> _Extrait de page_
##########
TOUR, (Critique sacrée) l'Ecriture fait mention de plusieurs tours destinées à divers usages. Il y en avait pour fortifier les villes, comme celles de Phanuel, de Sichem, de Thèbes, de Tyr, de Syène et toutes celles de Jérusalem. D'autres servaient à découvrir de loin, comme celle de Jézraèl, d'où la sentinelle aperçut l'armée de Jéhu qui s'avançait, IV. Rois ix. 17. On élevait aussi des tours dans les campagnes pour garder les fruits et les troupeaux, Is. Ve 2. C'est pour veiller à la conservation du bétail que le roi Osias fit bâtir des tours dans le désert, II. Paral. xxvj. 10 ; et comme il y avait des gardes dans ces tours pour défendre les pasteurs et les troupeaux contre les courses des voleurs, cet usage a donné lieu à une façon de parler souvent usitée dans l'Ecriture, par exemple, IV. Rais, XVIIe 9, depuis la tour des gardes jusqu'à la ville fortifiée, pour marquer généralement tous les lieux du pays depuis le plus petit jusqu'au plus grand. (D.J.)

TOUR, (terme de Blason) il y a en blason différentes espèces de tours ; on les appelle rondes, carrées, crevées, carnelées ou crenelées. Les unes sont sans portes, les autres avec la porte grillée, les unes sont maçonnées, quelques autres sont couvertes ; et il y en a de sommées de girouettes, ou d'autres pièces. (D.J.)

TOUR, ou TAMBOUR, s. m. en mécanique, est une roue ou un cercle concentrique à la base d'un cylindre, avec lequel il peut se mouvoir autour d'un même axe. Telle est la roue A B, Pl. mécan. fig. 44. qui est mobîle sur l'axe E F.

L'axe, la roue et les leviers qui y sont attachés pour se mouvoir en même temps, forment la puissance mécanique, appelée axis in peritrochio, axe dans le tambour, ou simplement tour. Voyez AXE DANS LE TAMBOUR.
##########
> _Données fournies_

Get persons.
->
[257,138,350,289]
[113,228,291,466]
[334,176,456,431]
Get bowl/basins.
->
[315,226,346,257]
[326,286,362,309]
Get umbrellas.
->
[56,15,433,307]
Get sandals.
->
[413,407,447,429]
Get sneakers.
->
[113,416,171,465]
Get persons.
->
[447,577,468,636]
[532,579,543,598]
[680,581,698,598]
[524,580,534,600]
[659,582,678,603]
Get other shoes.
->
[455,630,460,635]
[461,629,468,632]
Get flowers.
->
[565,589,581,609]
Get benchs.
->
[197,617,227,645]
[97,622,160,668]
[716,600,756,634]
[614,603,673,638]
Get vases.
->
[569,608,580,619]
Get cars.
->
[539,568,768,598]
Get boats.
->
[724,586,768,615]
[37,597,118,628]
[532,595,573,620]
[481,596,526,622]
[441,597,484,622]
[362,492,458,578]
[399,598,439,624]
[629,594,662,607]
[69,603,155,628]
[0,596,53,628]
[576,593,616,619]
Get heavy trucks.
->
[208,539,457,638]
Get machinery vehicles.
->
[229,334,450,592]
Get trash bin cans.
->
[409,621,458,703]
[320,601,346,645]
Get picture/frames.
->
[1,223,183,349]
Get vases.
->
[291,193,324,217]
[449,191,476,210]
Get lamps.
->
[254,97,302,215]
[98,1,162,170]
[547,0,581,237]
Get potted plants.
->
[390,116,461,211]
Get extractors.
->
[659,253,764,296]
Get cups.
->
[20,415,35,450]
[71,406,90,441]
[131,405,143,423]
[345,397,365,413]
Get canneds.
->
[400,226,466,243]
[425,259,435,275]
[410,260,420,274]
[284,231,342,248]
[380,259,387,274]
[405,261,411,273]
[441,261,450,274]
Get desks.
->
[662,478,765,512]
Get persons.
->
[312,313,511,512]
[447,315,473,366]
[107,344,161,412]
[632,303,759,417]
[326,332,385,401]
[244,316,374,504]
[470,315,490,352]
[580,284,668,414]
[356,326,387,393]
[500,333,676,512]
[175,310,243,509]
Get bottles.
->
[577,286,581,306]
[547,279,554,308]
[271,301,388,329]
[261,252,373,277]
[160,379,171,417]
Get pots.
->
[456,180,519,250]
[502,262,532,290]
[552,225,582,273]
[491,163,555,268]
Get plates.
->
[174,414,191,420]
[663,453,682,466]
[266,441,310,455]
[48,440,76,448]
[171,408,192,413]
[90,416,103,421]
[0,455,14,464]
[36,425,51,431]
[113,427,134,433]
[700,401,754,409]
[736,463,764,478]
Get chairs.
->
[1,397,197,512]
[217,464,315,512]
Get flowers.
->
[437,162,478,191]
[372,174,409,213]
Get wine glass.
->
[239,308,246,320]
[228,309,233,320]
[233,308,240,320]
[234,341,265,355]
##########
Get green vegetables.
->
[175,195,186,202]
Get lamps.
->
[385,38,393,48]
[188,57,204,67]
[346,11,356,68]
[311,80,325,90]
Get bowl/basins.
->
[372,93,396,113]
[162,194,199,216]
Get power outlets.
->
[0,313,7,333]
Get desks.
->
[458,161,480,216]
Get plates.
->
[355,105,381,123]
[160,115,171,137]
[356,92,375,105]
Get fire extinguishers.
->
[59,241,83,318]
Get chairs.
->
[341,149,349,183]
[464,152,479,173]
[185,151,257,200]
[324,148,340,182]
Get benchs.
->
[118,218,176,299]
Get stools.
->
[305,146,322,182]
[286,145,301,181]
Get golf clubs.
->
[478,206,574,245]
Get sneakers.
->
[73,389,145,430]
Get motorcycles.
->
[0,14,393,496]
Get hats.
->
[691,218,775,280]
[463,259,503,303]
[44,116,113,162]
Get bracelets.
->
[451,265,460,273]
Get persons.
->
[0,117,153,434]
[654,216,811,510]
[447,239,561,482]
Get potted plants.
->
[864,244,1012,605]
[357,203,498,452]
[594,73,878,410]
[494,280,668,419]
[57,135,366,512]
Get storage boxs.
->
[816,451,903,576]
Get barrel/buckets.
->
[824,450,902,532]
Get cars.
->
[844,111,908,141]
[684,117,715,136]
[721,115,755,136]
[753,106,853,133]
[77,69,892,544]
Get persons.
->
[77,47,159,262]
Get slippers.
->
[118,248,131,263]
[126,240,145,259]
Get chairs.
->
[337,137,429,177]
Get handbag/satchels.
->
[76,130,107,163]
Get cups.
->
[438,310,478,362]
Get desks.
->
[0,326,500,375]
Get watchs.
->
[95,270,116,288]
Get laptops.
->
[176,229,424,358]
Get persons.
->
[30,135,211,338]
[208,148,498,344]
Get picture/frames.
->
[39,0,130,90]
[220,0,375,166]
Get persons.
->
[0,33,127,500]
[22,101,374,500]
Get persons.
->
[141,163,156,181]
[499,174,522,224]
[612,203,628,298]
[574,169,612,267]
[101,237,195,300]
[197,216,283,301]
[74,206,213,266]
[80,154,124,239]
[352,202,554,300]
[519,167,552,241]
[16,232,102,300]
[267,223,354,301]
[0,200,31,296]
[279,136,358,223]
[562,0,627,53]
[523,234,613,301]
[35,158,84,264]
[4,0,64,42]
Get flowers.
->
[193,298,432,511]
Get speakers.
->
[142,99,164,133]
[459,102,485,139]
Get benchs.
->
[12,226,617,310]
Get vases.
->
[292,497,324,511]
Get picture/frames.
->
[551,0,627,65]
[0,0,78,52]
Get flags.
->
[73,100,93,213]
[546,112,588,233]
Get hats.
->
##########
> _Consignes à suivre_
**A)** Retouchez l'extrait sur le mot « tour » : reprenez le passage en commençant par « TOUR, ou TAMBOUR, s. » et en allant jusqu'à « DANS LE TAMBOUR. », avec « roue » remplacé partout par « disque ».
**B)** D'après l'extrait sur le mot « tour », dans quel but le roi Osias fit-il bâtir des tours dans le désert ?
**C)** Poursuivez la rédaction de l'extrait sur le mot « tour » à partir de sa dernière phrase.

> _En réponse_
**A)**
TOUR, ou TAMBOUR, s. m. en mécanique, est une disque ou un cercle concentrique à la base d'un cylindre, avec lequel il peut se mouvoir autour d'un même axe. Telle est la disque A B, Pl. mécan. fig. 44. qui est mobîle sur l'axe E F.

L'axe, la disque et les leviers qui y sont attachés pour se mouvoir en même temps, forment la puissance mécanique, appelée axis in peritrochio, axe dans le tambour, ou simplement tour. Voyez AXE DANS LE TAMBOUR.

**B)** Pour veiller à la conservation du bétail.

**C)**
Cette machine s'appelle proprement tour, ou treuil, lorsque l'axe ou arbre E F est parallèle à l'horizon ; lorsque cet arbre est perpendiculaire à l'horizon, la machine s'appelle alors vindas, ou cabestan. Ces deux machines sont employées fréquemment aux puits, aux carrières, aux bâtiments pour élever les pierres et les autres matériaux, sur les vaisseaux et dans les ports pour lever les ancres, etc. et quand on y fait attention, on les retrouve en petit dans une infinité d'autres endroits, où elles ne sont différentes que par la façon ou par la matière dont elles sont faites. Les tambours, les fusées, les bobines sur lesquelles on enveloppe les cordes ou les chaînes pour remonter les poids ou les ressorts des horloges, des pendules, des montres mêmes, doivent être regardés comme autant de petits treuils ou de petits cabestants. (O)

TOUR, (jeu des Echecs) pièce du jeu des échecs qui est posée aux extrémités du tablier, et qui ne se remue qu'à angles droits : il y a deux tours à ce jeu. Voyez ECHECS, jeu des.

TOURS DOUBLES au Médiateur, ce sont ordinairement les derniers tours de la partie, où l'on double le jeu, les matadors, la consolation, la bête, la vole, etc. ou simplement telle de ces choses dont on sera convenu avant de commencer à jouer.

TOUR, au Trictrac, signifie la partie composée de douze trous, dont chaque vaut douze points.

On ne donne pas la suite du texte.